# wer kennt "Moho-animator" und kann helfen?



## bsucher (19. Juni 2004)

Hallo Freunde der Grafik,
Mein englisch ist nicht sehr gut, 
ich verstehe deshalb das folgende „Bone-binden“ im "MOHO" nicht,
Denn bei mir geht nur Frank-layer-werkzeugauswahl oder Skeleton-layer-werkzeugauswahl 
Nicht beide zusammen wie das englisch ergklährt? 
was ist hier wichtig zu beachten?
--------------------------------------------------------
Binding Points to Bones
Siehe:
http://home.arcor.de/kunstmacher2/index3.htm
Danke schon mal für die Mühe.


----------



## kressevadder (22. Juni 2004)

Also bei mir hats geklappt  

Bin auch Anfänger und arbeite mich gerade ein:

Zuerst hab ich auf einem Vektorlayer ein einfaches Bein gebastelt.

Dann ein KnochenLayer erzeugt und das Vektorlayer reingeschoben.

Wenn du nun das Knochenlayer auswählst, kannst du knochen hinzufügen.

Sind die Knochen hinzugefügt, wieder auf das Vektorlayer wechseln, mit dem Knochenwähler lässt sich hier ein Knochen auswählen. Auch  das "BindPoints" Tool kann aktiviert werden - Punkte mit gedrückter Shift Taste ausgewählt, Space gedrückt, und es ward verbunden.

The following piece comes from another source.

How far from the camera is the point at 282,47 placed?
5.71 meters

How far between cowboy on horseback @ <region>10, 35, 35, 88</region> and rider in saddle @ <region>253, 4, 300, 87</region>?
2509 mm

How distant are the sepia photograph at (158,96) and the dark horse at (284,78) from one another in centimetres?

Also um die Bindpoints zu setzen, musst du das Vektorlayer auswählen, um die eigentliche Knochen hinzuzufügen das Bones Layer.

Viele Erfolg noch (vielleicht sieht man sich hier ja jetzt öfters  

Gruss Manfred


----------



## bsucher (22. Juni 2004)

*Danke an kressevadder*

Jou !
Inzwischen auch dahintergekommen, was wichtig gemeint war. Das beide Layer zusmmengeschoben sein mußen, um einen Arbeitsgang ausführen zu können.
Sonst wird jede Layer für sich gesehen. Entweder Oder.

Danke


----------